OU blog

Personal Blogs

Jim McCrory

Words That Deserve Our Attention: Tapeínōsis

Visible to anyone in the world

sketch.png

Words That Deserve Our Attention: Tapeínōsis

I don’t know if you’ve noticed, but something in our common life feels fractured. Like a spoiled child flinging away the dummy, we insist on having things our own way, often without a second glance at our neighbour. Everyone is grasping, demanding, defending. And it leaves me wondering—where are we heading?

Into that noise comes a quiet, easily overlooked word: ταπείνωσις (tapeínōsis). It is usually translated as humility or lowliness, but those words can mislead us if we imagine weakness, self-erasure, or a timid shrinking back. In Scripture, tapeínōsis is not imposed; it is chosen. It is a refusal to grasp for status, a willingness to become small that rises not from shame, but from strength. It belongs to someone who does not need to insist on their importance. In the Christian imagination, humility is not thinking less of oneself, but needing to prove oneself less.

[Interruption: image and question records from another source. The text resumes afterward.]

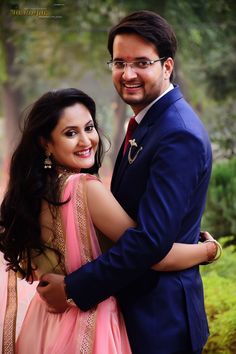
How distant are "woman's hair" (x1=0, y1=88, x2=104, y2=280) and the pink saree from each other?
0.08m

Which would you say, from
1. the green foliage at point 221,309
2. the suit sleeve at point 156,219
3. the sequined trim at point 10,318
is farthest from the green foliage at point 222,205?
the suit sleeve at point 156,219

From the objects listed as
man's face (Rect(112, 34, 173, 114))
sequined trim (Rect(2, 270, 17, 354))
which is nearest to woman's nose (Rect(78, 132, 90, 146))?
man's face (Rect(112, 34, 173, 114))

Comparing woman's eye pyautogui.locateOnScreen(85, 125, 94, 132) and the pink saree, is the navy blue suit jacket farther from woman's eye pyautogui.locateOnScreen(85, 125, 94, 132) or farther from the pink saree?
woman's eye pyautogui.locateOnScreen(85, 125, 94, 132)

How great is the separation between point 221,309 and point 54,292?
1.69 meters

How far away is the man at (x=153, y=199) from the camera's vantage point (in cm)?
224

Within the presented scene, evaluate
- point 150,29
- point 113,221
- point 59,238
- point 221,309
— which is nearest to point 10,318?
point 59,238

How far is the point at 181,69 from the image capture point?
42.3ft

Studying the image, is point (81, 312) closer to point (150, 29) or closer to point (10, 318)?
point (10, 318)

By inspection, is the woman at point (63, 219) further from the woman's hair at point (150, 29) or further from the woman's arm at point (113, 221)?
the woman's hair at point (150, 29)

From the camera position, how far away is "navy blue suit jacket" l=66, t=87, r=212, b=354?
2.23 m

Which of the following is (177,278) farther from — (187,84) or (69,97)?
(187,84)

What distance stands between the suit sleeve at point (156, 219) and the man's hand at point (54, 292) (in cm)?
13

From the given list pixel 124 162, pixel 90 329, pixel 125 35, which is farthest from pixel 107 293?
pixel 125 35

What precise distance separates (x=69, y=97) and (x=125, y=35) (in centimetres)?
34
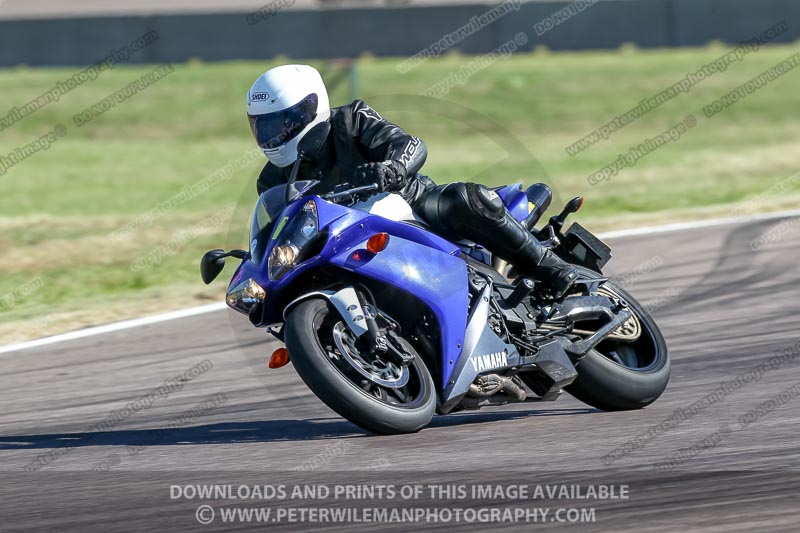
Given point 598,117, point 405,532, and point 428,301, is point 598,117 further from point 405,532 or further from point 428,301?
point 405,532

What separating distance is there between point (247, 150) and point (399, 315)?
53.2ft

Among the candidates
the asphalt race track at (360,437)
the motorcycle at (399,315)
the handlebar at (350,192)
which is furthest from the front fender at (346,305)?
the asphalt race track at (360,437)

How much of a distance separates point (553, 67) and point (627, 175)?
344 inches

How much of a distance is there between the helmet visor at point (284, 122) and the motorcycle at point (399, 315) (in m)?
0.08

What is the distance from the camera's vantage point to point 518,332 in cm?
646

The Apostle Paul gives this vision clear shape in Philippians 2:3–5:

“Do nothing from selfish ambition or conceit, but in humility regard others as better than yourselves.
Let each of you look not to your own interests, but to the interests of others.
Let the same mind be in you that was in Christ Jesus.”

Here, the word translated as “humility” is ταπεινοφροσύνη (tapeinophrosýnē)—a lowliness of mind, an inward posture rather than a public performance.

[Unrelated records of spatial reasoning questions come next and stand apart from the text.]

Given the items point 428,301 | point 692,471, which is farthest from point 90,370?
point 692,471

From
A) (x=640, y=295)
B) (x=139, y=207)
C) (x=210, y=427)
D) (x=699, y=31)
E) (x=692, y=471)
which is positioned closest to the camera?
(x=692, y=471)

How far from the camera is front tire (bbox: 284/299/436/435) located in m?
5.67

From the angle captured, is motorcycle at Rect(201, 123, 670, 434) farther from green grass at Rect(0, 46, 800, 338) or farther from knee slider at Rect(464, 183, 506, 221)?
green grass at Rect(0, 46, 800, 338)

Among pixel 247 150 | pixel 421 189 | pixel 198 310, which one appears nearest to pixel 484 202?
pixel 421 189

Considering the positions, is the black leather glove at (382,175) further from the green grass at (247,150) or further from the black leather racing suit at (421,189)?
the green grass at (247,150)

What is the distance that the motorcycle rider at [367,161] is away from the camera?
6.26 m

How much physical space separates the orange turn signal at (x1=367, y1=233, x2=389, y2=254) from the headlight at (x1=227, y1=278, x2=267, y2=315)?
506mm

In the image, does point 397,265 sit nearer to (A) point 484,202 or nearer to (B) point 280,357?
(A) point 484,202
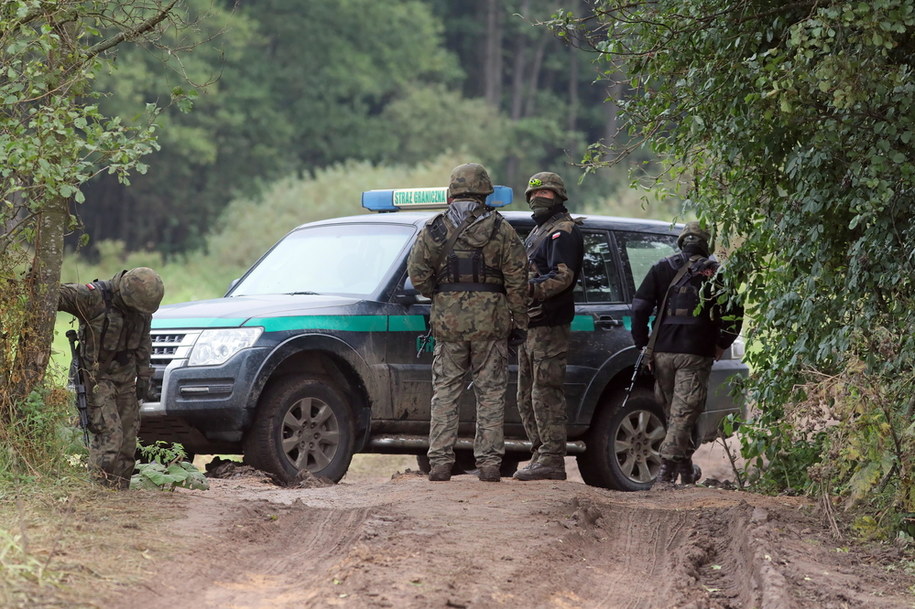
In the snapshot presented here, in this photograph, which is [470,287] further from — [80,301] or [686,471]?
[686,471]

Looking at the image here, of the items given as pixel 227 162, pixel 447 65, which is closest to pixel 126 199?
pixel 227 162

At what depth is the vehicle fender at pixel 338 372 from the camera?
8250mm

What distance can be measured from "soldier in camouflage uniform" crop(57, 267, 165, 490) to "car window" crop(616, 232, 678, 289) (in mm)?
4308

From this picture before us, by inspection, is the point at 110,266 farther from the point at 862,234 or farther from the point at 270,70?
the point at 862,234

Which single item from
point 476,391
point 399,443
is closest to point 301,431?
point 399,443

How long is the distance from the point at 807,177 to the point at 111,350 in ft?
13.8

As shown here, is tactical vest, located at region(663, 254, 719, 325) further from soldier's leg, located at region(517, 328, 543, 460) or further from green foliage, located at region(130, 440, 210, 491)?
green foliage, located at region(130, 440, 210, 491)

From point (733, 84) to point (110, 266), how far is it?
3587 cm

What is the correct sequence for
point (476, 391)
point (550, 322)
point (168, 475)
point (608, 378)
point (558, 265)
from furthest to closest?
point (608, 378)
point (550, 322)
point (558, 265)
point (476, 391)
point (168, 475)

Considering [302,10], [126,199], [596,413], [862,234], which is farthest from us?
[302,10]

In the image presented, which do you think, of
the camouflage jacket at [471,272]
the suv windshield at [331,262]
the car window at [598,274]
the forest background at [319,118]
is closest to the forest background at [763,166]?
the camouflage jacket at [471,272]

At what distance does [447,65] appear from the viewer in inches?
2078

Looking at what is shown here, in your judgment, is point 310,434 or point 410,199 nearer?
point 310,434

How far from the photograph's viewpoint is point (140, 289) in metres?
6.93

Jane Austen offers us a negative mirror of this truth in Pride and Prejudice, through the unforgettable figure of Mr. Collins. He speaks the language of humility fluently, but he has no tapeínōsis at all. In his proposal of marriage, he explains:

“My reasons for marrying are, first, that I think it a right thing for every clergyman in easy circumstances (like myself) to set the example of matrimony in his parish; secondly, that I am convinced it will add very greatly to my happiness; and thirdly—which perhaps I ought to have mentioned earlier—that it is the particular advice and recommendation of the very noble lady whom I have the honour of calling patroness.”

The speech is funny, but its humour is moral. Mr. Collins is full—full of himself, full of borrowed importance, full of anxious self-regard. He cannot empty himself enough even to see the person before him. Everything becomes status, obligation, performance. Austen shows us that pride does not always shout; sometimes it bows, flatters, and disguises itself as duty.

What Mr. Collins lacks is not confidence, but chosen smallness. He cannot release rank, reputation, or self-justification, and so he never becomes fully human to those around him. His world is crowded with himself, and for that reason, he is curiously alone.

Τapeínōsis invites us into a different way of being. It asks us to step down without fear, to loosen our grip, to trust that our worth does not disappear when we relinquish control. The word shows us that humility is not the loss of glory, but the way glory is transfigured into love. And Austen, with her quiet irony, reminds us what happens when we refuse that path: we may be respectable, even admired, and yet remain strangely, painfully absurd—and alone.